Problem
Using the data below, set down every line from the one containing "Truly Yours (Mason & Sophie duet Book 2)" through the one containing "Pee Dre – Focus (Mixed By Waske Da Producer)", inclusive and unchanged. Pictures are to be skipped.

Data provided
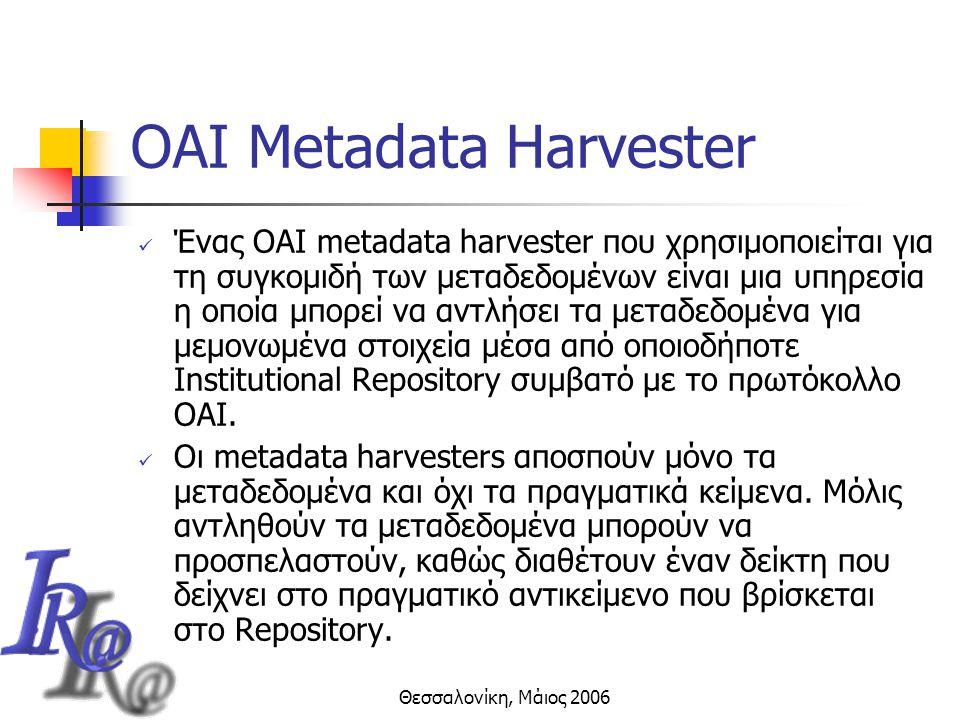 Θεσσαλονίκη, Μάιος 2006 OAI Metadata Harvester Ένας OAI metadata harvester που χρησιμοποιείται για τη συγκομιδή των μεταδεδομένων είναι μια υπηρεσία η οποία μπορεί να αντλήσει τα μεταδεδομένα για μεμονωμένα στοιχεία μέσα από οποιοδήποτε Institutional Repository συμβατό με το πρωτόκολλο OAI.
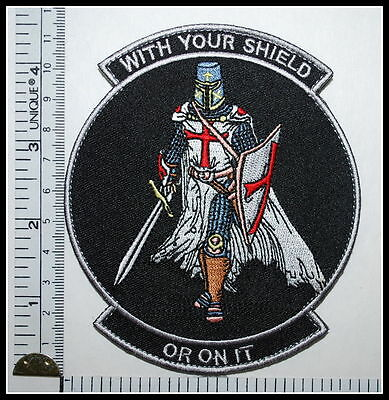 WITH YOUR SHIELD or on it TEMPLAR KNIGHTS patch CRUSADER tactical military VELCR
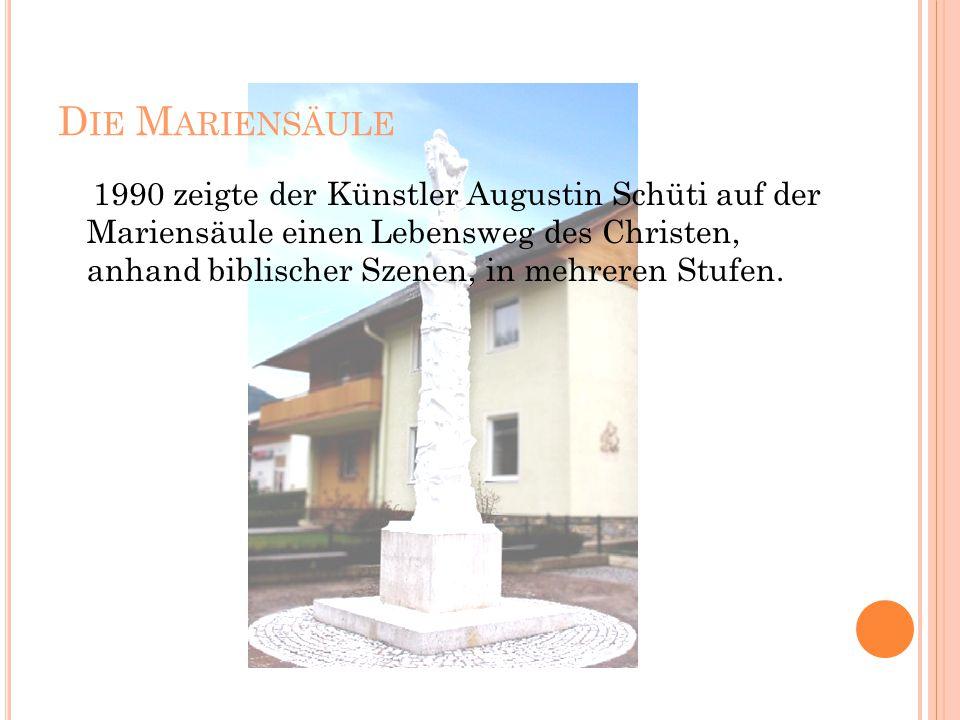 D IE M ARIENSÄULE 1990 zeigte der Künstler Augustin Schüti auf der Mariensäule einen Lebensweg des Christen, anhand biblischer Szenen, in mehreren Stufen.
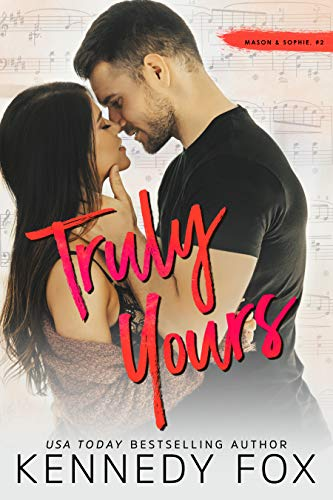 Truly Yours (Mason & Sophie duet Book 2)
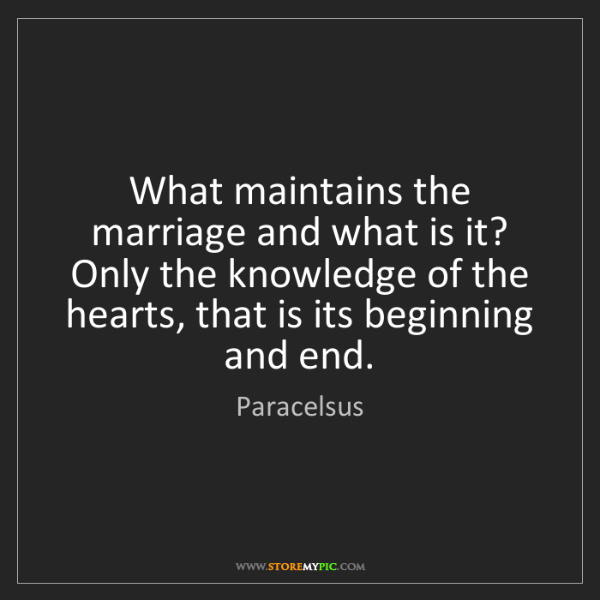 Paracelsus: What maintains the marriage and what is it? Only the...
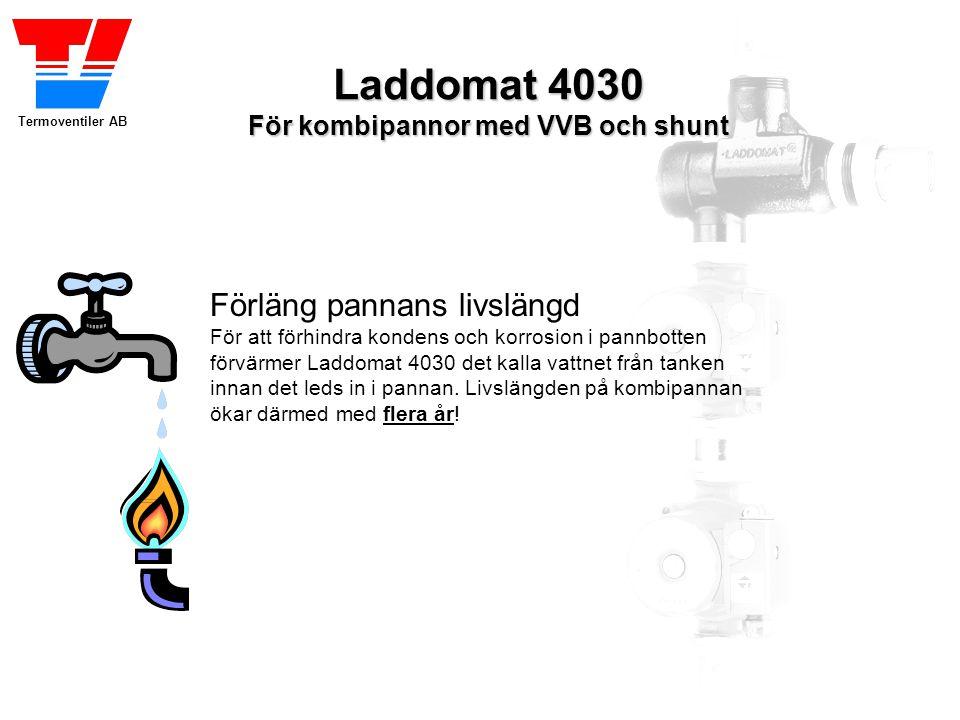 Termoventiler AB Laddomat 4030 För kombipannor med VVB och shunt Laddomat 3000 Laddomat 4030 levereras med Laddomat 3000, en elektronisk laddningsregulator för reglering av värmeenergin mellan panna och ackumulatortank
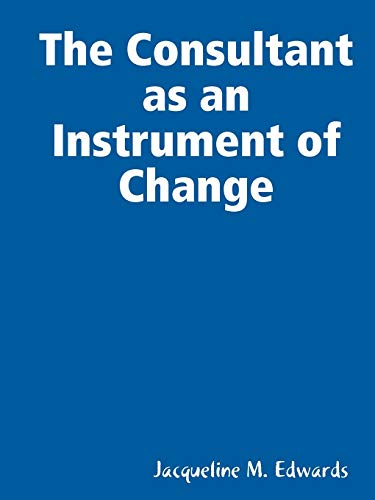 The Consultant as an Instrument of Change: Jacqueline M. Edwards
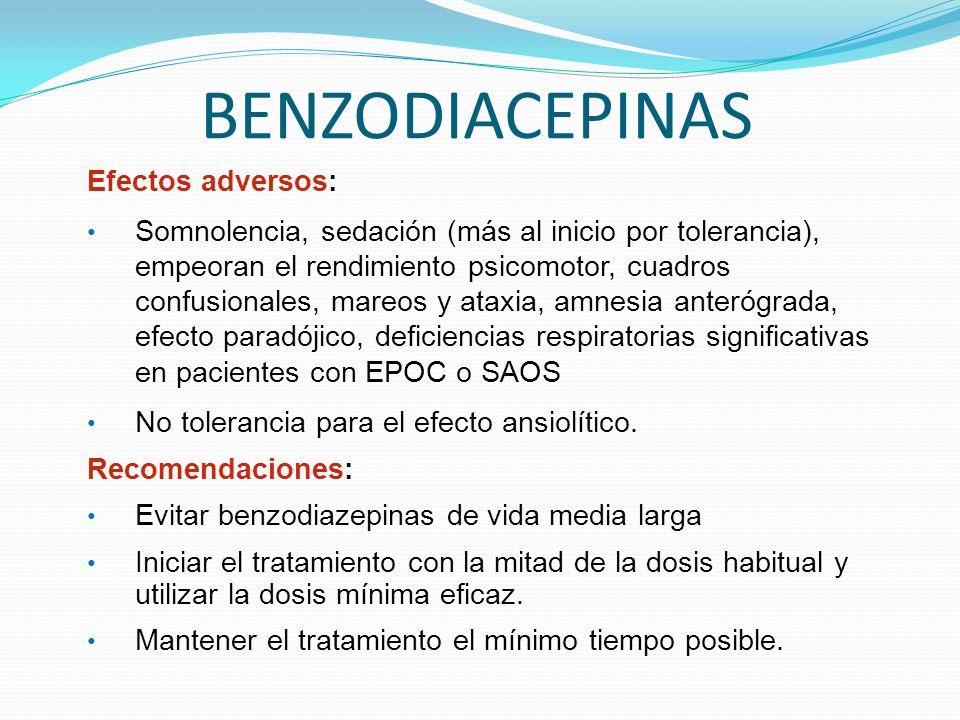 BENZODIACEPINAS Efectos adversos:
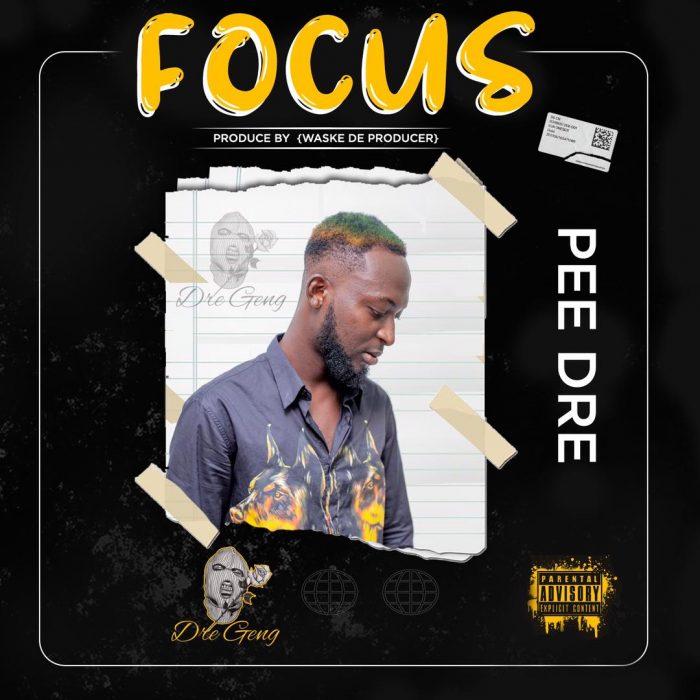 Pee Dre – Focus (Mixed By Waske Da Producer)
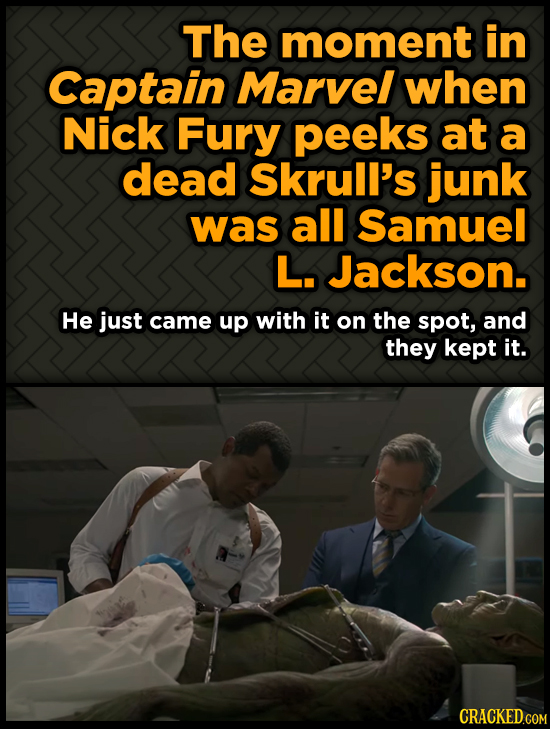 The moment in Captain Marvel when Nick Fury peeks at a dead Skrull's junk was all Samuel L. Jackson. He just came up with it on the spot, and they kep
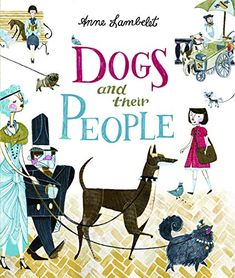 Booktopia has Dogs And Their People by Anne Lambelet. Buy a discounted Hardcover of Dogs And Their People online from Australia's leading online bookstore. Tallest Dog, Thing 1, Kids Boxing, Book Photography, Mans Best Friend, Cute Cats, Childrens Books, Dog Lovers, Dog Cat
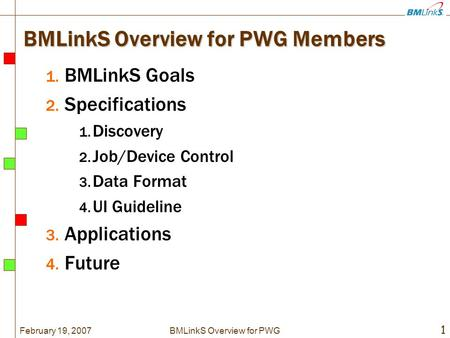 February 19, 2007 1 BMLinkS Overview for PWG BMLinkS Overview for PWG Members 1. BMLinkS Goals 2. Specifications 1. Discovery 2. Job/Device Control 3.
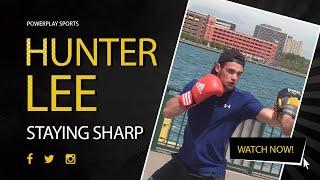 Hunter Lee staying sharp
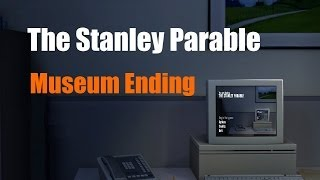 The Stanley Parable - Museum Ending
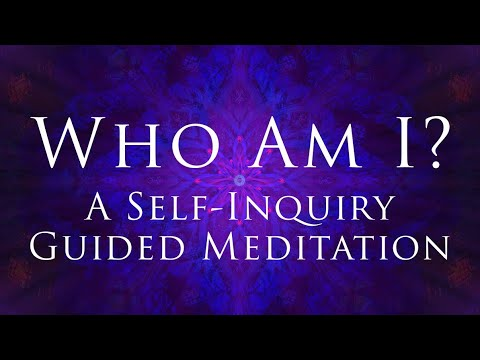 Who Am I? A Self-Inquiry Guided Meditation With Shunyamurti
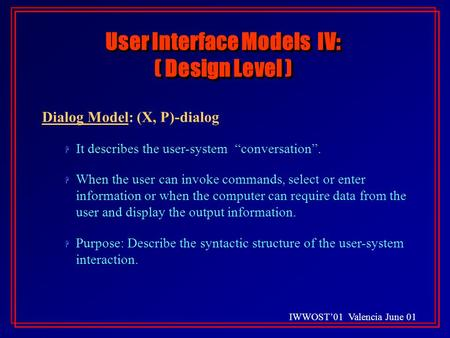 "IWWOST'01 Valencia June 01 User Interface Models IV: ( Design Level ) Dialog Model: (X, P)-dialog H H It describes the user-system ""conversation"". H H."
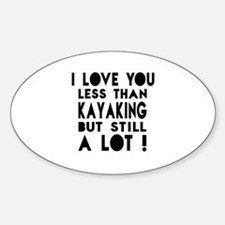 I Love You Less Than Kayaking Decal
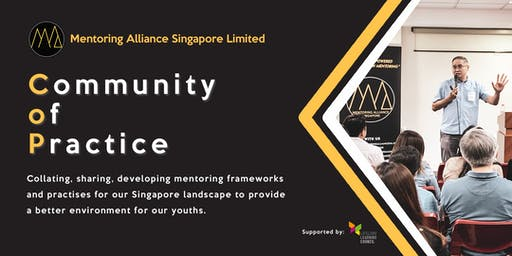 Community of Practice (COP) by Mentoring Alliance Singapore Limited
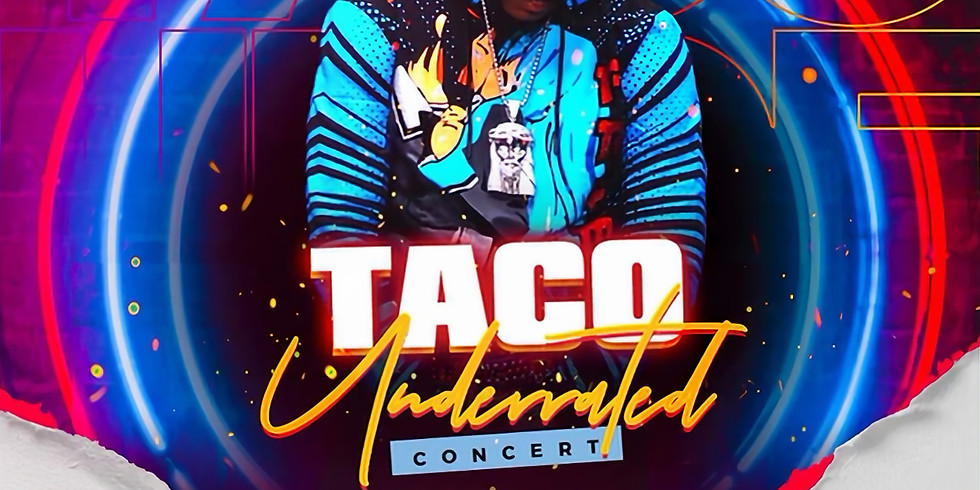 TACO: UNDERRATED LIVE CONCERT PERFORMANCE | HOSTED BY OHJAY LAMONT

Answer space
 Truly Yours (Mason & Sophie duet Book 2)
 Paracelsus: What maintains the marriage and what is it? Only the...
 Termoventiler AB Laddomat 4030 För kombipannor med VVB och shunt Laddomat 3000 Laddomat 4030 levereras med Laddomat 3000, en elektronisk laddningsregulator för reglering av värmeenergin mellan panna och ackumulatortank
 The Consultant as an Instrument of Change: Jacqueline M. Edwards
 BENZODIACEPINAS Efectos adversos:
 Pee Dre – Focus (Mixed By Waske Da Producer)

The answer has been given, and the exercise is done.